» THE RECORDS

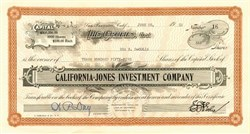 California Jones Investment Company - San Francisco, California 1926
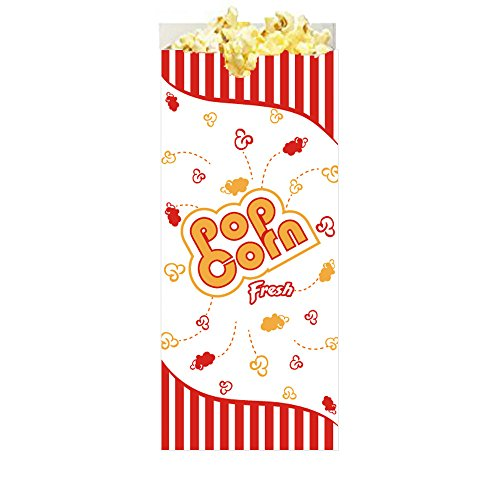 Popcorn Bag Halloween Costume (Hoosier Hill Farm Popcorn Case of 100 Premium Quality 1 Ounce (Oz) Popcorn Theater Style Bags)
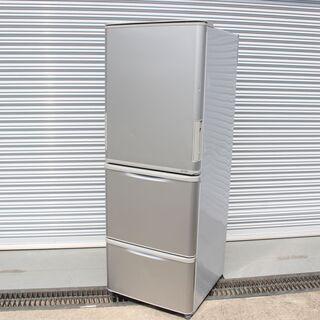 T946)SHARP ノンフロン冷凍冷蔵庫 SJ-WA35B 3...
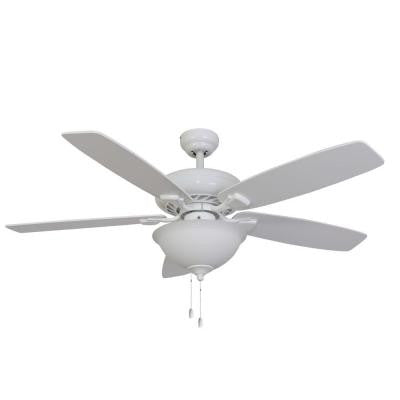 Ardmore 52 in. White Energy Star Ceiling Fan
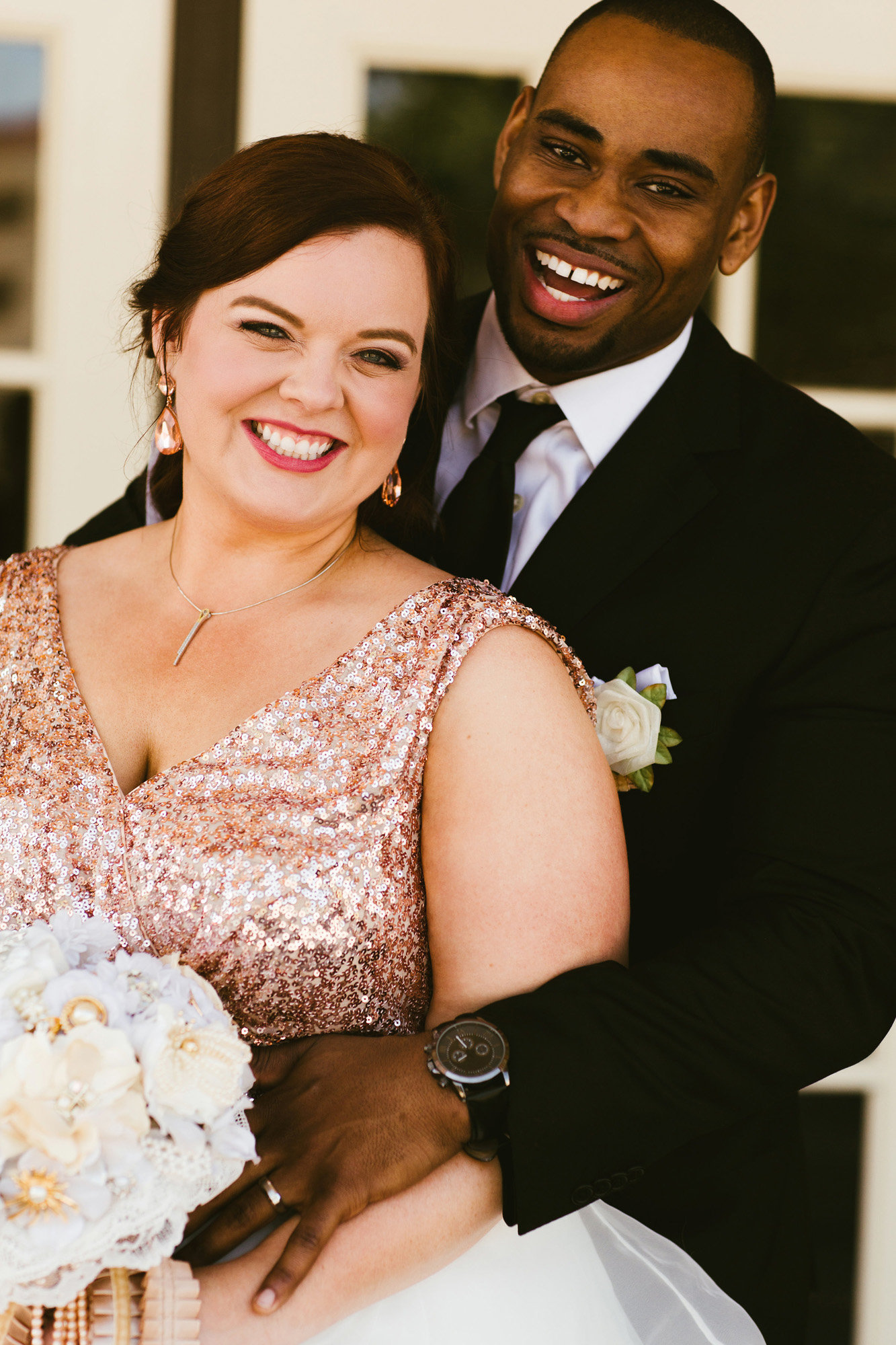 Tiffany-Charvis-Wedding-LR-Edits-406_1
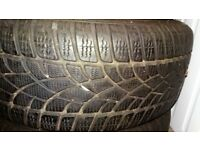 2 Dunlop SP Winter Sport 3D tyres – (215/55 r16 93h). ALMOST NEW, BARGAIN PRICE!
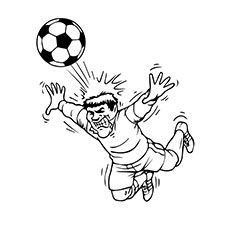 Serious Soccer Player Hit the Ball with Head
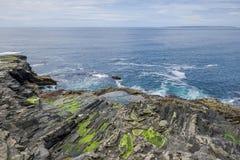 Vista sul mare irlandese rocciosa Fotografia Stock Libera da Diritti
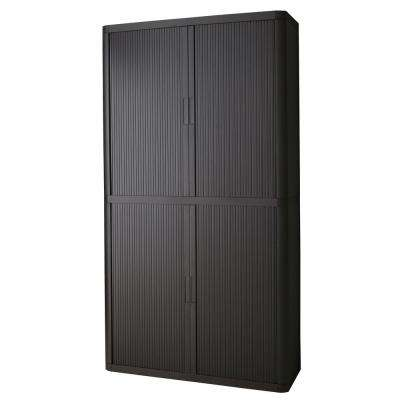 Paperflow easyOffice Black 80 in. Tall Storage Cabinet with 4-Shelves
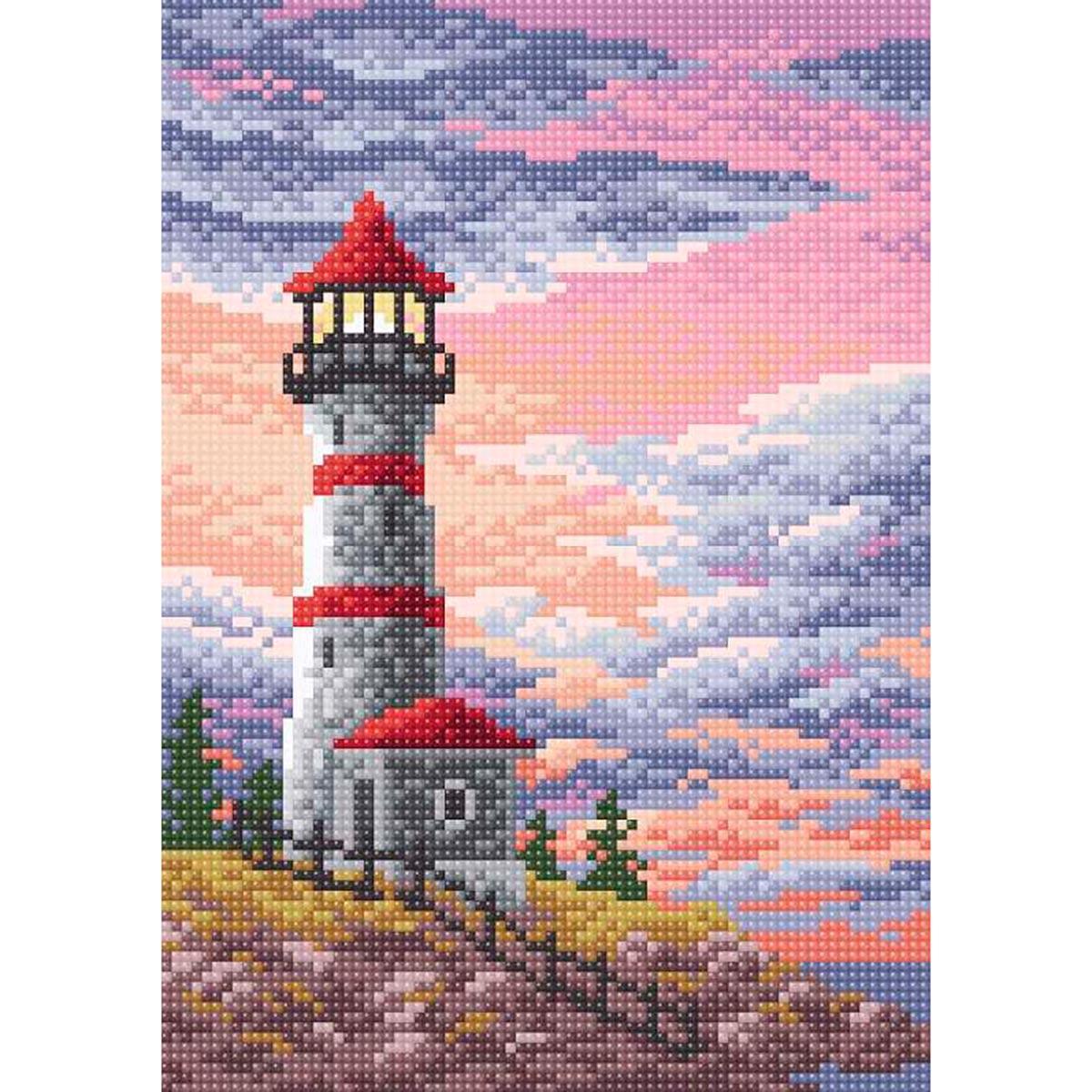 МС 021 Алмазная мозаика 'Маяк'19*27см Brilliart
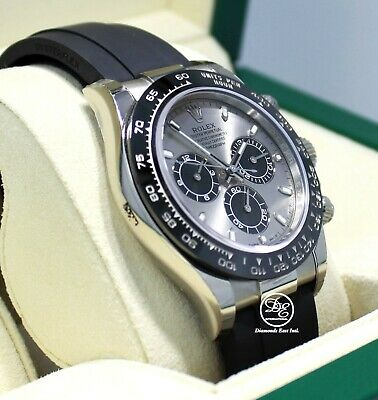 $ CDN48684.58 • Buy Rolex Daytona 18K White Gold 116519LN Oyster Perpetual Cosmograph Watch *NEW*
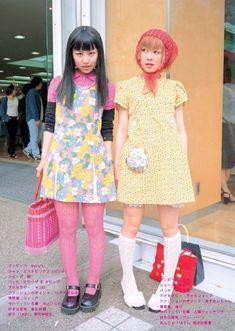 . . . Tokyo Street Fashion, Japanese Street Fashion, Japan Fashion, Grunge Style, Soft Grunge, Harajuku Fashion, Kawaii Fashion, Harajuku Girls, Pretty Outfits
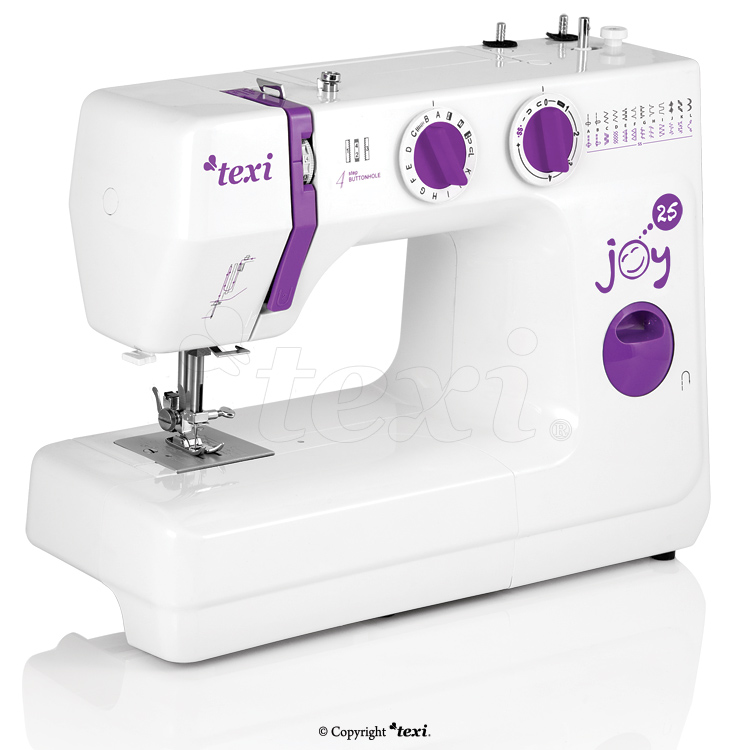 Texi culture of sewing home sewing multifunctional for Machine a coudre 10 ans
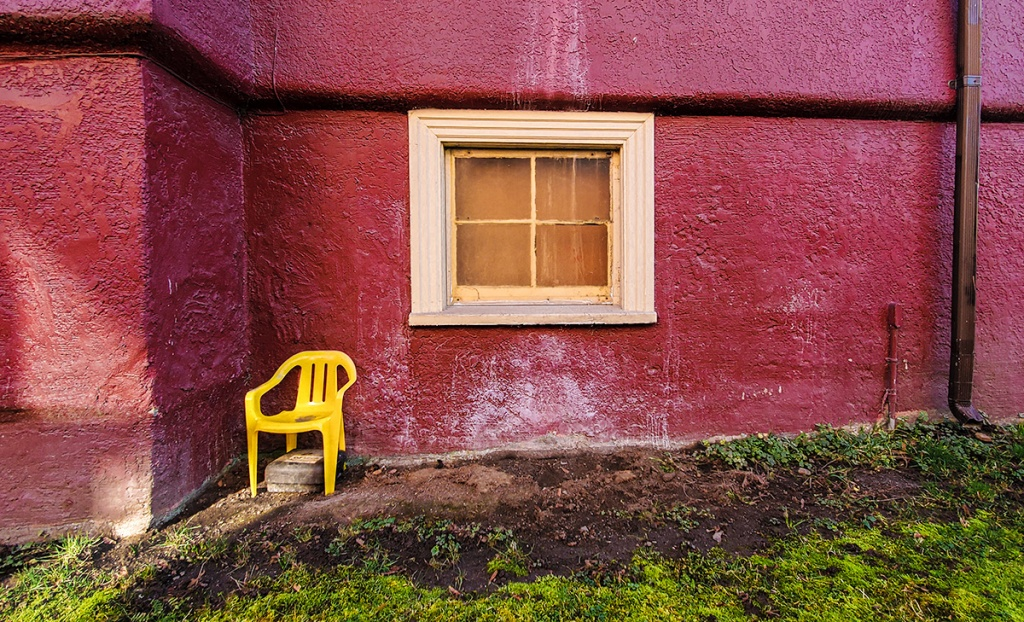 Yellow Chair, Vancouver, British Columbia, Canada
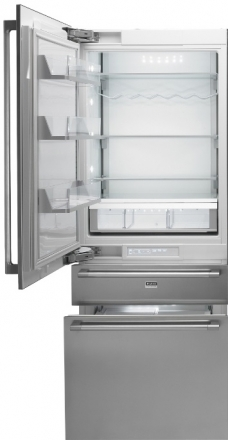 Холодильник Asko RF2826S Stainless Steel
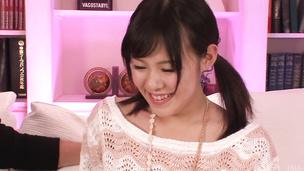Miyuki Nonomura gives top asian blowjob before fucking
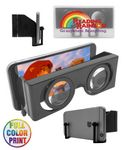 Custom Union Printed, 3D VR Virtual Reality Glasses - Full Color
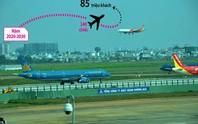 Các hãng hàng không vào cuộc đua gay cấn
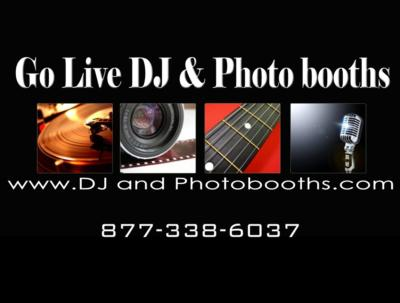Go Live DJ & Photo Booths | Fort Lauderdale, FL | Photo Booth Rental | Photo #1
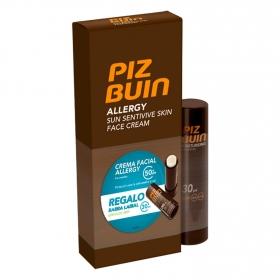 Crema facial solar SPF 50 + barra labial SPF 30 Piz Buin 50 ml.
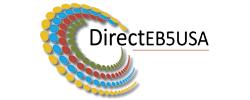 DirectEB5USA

» TASK TO CARRY OUT
Above are some records; extract exactly the lines from the one containing "МС 021 Алмазная" through the one containing "Miyuki Nonomura gives" and drop the pictures.

» EXERCISE ANSWER
 МС 021 Алмазная мозаика 'Маяк'19*27см Brilliart
 $ CDN48684.58 • Buy Rolex Daytona 18K White Gold 116519LN Oyster Perpetual Cosmograph Watch *NEW*
 . . . Tokyo Street Fashion, Japanese Street Fashion, Japan Fashion, Grunge Style, Soft Grunge, Harajuku Fashion, Kawaii Fashion, Harajuku Girls, Pretty Outfits
 Texi culture of sewing home sewing multifunctional for Machine a coudre 10 ans
 Yellow Chair, Vancouver, British Columbia, Canada
 Холодильник Asko RF2826S Stainless Steel
Miyuki Nonomura gives top asian blowjob before fucking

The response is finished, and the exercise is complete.